* _Extrahierter Text_:
Herr Präsident! Meine Damen und Herren! Heute geht es um einen Gesetzentwurf zum Versammlungsrecht, also um Demos und Aufzüge. Diese Materie ist unverändert facettenreich. Die kreativen Formen reichen von Treckerdemos bis hin zu schulstreikenden Schüler-Klimaschützern.
Die Versammlungsfreiheit fußt auf Art. 8 des Grundgesetzes. Seit 2006 können die Länder entsprechende eigene Gesetze erlassen; deswegen befassen wir uns heute damit. Bis zur Ablösung durch ein neues Landesrecht gilt weiterhin das Versammlungsgesetz des Bundes.
Nun gibt es eben den Gesetzentwurf der SPD. Er ist zwar abgeschrieben, aber das ist nicht schlimm. Das machen ja alle so. Das ist völlig unbedenklich, und wir sollten das nicht zu hoch hängen.
Anhaltende Krisenzeiten – Klimakrise, Finanzkrise, Flüchtlingskrise, Wohnungskrise, Was-auch-immerKrise – sind Zeiten von vielfältigen Kundgebungen und Aufzügen, immer verbunden mit einer latenten und auch offenen Konfliktträchtigkeit.

* _Bereitgestellte Einträge_:

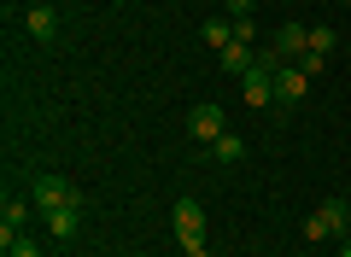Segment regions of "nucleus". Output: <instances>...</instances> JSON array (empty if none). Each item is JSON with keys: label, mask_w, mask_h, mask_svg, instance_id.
I'll use <instances>...</instances> for the list:
<instances>
[{"label": "nucleus", "mask_w": 351, "mask_h": 257, "mask_svg": "<svg viewBox=\"0 0 351 257\" xmlns=\"http://www.w3.org/2000/svg\"><path fill=\"white\" fill-rule=\"evenodd\" d=\"M29 205H36V217H47V210H59V205H82V187H76L71 175L41 170V175H29Z\"/></svg>", "instance_id": "f257e3e1"}, {"label": "nucleus", "mask_w": 351, "mask_h": 257, "mask_svg": "<svg viewBox=\"0 0 351 257\" xmlns=\"http://www.w3.org/2000/svg\"><path fill=\"white\" fill-rule=\"evenodd\" d=\"M276 64H281V59L258 53V64H252L246 82H240V94H246V106H252V111H269V106H276Z\"/></svg>", "instance_id": "f03ea898"}, {"label": "nucleus", "mask_w": 351, "mask_h": 257, "mask_svg": "<svg viewBox=\"0 0 351 257\" xmlns=\"http://www.w3.org/2000/svg\"><path fill=\"white\" fill-rule=\"evenodd\" d=\"M170 222H176V245L182 252H205V205L199 199H176Z\"/></svg>", "instance_id": "7ed1b4c3"}, {"label": "nucleus", "mask_w": 351, "mask_h": 257, "mask_svg": "<svg viewBox=\"0 0 351 257\" xmlns=\"http://www.w3.org/2000/svg\"><path fill=\"white\" fill-rule=\"evenodd\" d=\"M304 53H311V24H281L276 36H269V59H281V64H299Z\"/></svg>", "instance_id": "20e7f679"}, {"label": "nucleus", "mask_w": 351, "mask_h": 257, "mask_svg": "<svg viewBox=\"0 0 351 257\" xmlns=\"http://www.w3.org/2000/svg\"><path fill=\"white\" fill-rule=\"evenodd\" d=\"M188 135L199 140V147H211V140L228 135V129H223V106H217V99H205V106L188 111Z\"/></svg>", "instance_id": "39448f33"}, {"label": "nucleus", "mask_w": 351, "mask_h": 257, "mask_svg": "<svg viewBox=\"0 0 351 257\" xmlns=\"http://www.w3.org/2000/svg\"><path fill=\"white\" fill-rule=\"evenodd\" d=\"M29 217H36V205H29V199H12V193H6V205H0V245H12L18 234L29 228Z\"/></svg>", "instance_id": "423d86ee"}, {"label": "nucleus", "mask_w": 351, "mask_h": 257, "mask_svg": "<svg viewBox=\"0 0 351 257\" xmlns=\"http://www.w3.org/2000/svg\"><path fill=\"white\" fill-rule=\"evenodd\" d=\"M24 29H29L36 41H41V47H53V41H59V6H47V0H36V6L24 12Z\"/></svg>", "instance_id": "0eeeda50"}, {"label": "nucleus", "mask_w": 351, "mask_h": 257, "mask_svg": "<svg viewBox=\"0 0 351 257\" xmlns=\"http://www.w3.org/2000/svg\"><path fill=\"white\" fill-rule=\"evenodd\" d=\"M304 94H311V76L299 64H276V106H299Z\"/></svg>", "instance_id": "6e6552de"}, {"label": "nucleus", "mask_w": 351, "mask_h": 257, "mask_svg": "<svg viewBox=\"0 0 351 257\" xmlns=\"http://www.w3.org/2000/svg\"><path fill=\"white\" fill-rule=\"evenodd\" d=\"M41 228L53 234V240H76V228H82V205H59L41 217Z\"/></svg>", "instance_id": "1a4fd4ad"}, {"label": "nucleus", "mask_w": 351, "mask_h": 257, "mask_svg": "<svg viewBox=\"0 0 351 257\" xmlns=\"http://www.w3.org/2000/svg\"><path fill=\"white\" fill-rule=\"evenodd\" d=\"M217 64H223L228 76H246L252 64H258V53H252V41H228V47L217 53Z\"/></svg>", "instance_id": "9d476101"}, {"label": "nucleus", "mask_w": 351, "mask_h": 257, "mask_svg": "<svg viewBox=\"0 0 351 257\" xmlns=\"http://www.w3.org/2000/svg\"><path fill=\"white\" fill-rule=\"evenodd\" d=\"M316 210H322V222H328V228L339 234V240H346V234H351V210H346V199H322V205H316Z\"/></svg>", "instance_id": "9b49d317"}, {"label": "nucleus", "mask_w": 351, "mask_h": 257, "mask_svg": "<svg viewBox=\"0 0 351 257\" xmlns=\"http://www.w3.org/2000/svg\"><path fill=\"white\" fill-rule=\"evenodd\" d=\"M205 152H211V164H240V158H246V140H240V135H223V140H211Z\"/></svg>", "instance_id": "f8f14e48"}, {"label": "nucleus", "mask_w": 351, "mask_h": 257, "mask_svg": "<svg viewBox=\"0 0 351 257\" xmlns=\"http://www.w3.org/2000/svg\"><path fill=\"white\" fill-rule=\"evenodd\" d=\"M199 41H205V47H217V53H223L228 41H234V24H228V18H205V29H199Z\"/></svg>", "instance_id": "ddd939ff"}, {"label": "nucleus", "mask_w": 351, "mask_h": 257, "mask_svg": "<svg viewBox=\"0 0 351 257\" xmlns=\"http://www.w3.org/2000/svg\"><path fill=\"white\" fill-rule=\"evenodd\" d=\"M334 29H328V24H311V53H334Z\"/></svg>", "instance_id": "4468645a"}, {"label": "nucleus", "mask_w": 351, "mask_h": 257, "mask_svg": "<svg viewBox=\"0 0 351 257\" xmlns=\"http://www.w3.org/2000/svg\"><path fill=\"white\" fill-rule=\"evenodd\" d=\"M6 257H41V245H36V240H29V234H18V240H12V245H6Z\"/></svg>", "instance_id": "2eb2a0df"}, {"label": "nucleus", "mask_w": 351, "mask_h": 257, "mask_svg": "<svg viewBox=\"0 0 351 257\" xmlns=\"http://www.w3.org/2000/svg\"><path fill=\"white\" fill-rule=\"evenodd\" d=\"M299 71H304V76H322V71H328V53H304Z\"/></svg>", "instance_id": "dca6fc26"}, {"label": "nucleus", "mask_w": 351, "mask_h": 257, "mask_svg": "<svg viewBox=\"0 0 351 257\" xmlns=\"http://www.w3.org/2000/svg\"><path fill=\"white\" fill-rule=\"evenodd\" d=\"M228 24H234V41H252V36H258V24H252V12H246V18H228Z\"/></svg>", "instance_id": "f3484780"}, {"label": "nucleus", "mask_w": 351, "mask_h": 257, "mask_svg": "<svg viewBox=\"0 0 351 257\" xmlns=\"http://www.w3.org/2000/svg\"><path fill=\"white\" fill-rule=\"evenodd\" d=\"M252 6H258V0H228V18H246Z\"/></svg>", "instance_id": "a211bd4d"}, {"label": "nucleus", "mask_w": 351, "mask_h": 257, "mask_svg": "<svg viewBox=\"0 0 351 257\" xmlns=\"http://www.w3.org/2000/svg\"><path fill=\"white\" fill-rule=\"evenodd\" d=\"M339 257H351V234H346V240H339Z\"/></svg>", "instance_id": "6ab92c4d"}, {"label": "nucleus", "mask_w": 351, "mask_h": 257, "mask_svg": "<svg viewBox=\"0 0 351 257\" xmlns=\"http://www.w3.org/2000/svg\"><path fill=\"white\" fill-rule=\"evenodd\" d=\"M182 257H211V252H182Z\"/></svg>", "instance_id": "aec40b11"}, {"label": "nucleus", "mask_w": 351, "mask_h": 257, "mask_svg": "<svg viewBox=\"0 0 351 257\" xmlns=\"http://www.w3.org/2000/svg\"><path fill=\"white\" fill-rule=\"evenodd\" d=\"M112 6H129V0H112Z\"/></svg>", "instance_id": "412c9836"}]
</instances>
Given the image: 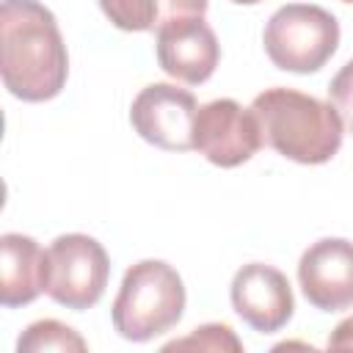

* _Aufgabenstellung_:
Auf welchen Artikel des Grundgesetzes stützt sich laut dem extrahierten Text die Versammlungsfreiheit? Die Einträge spielen hierfür keine Rolle.

* _Antwort_:
Auf Art. 8 des Grundgesetzes.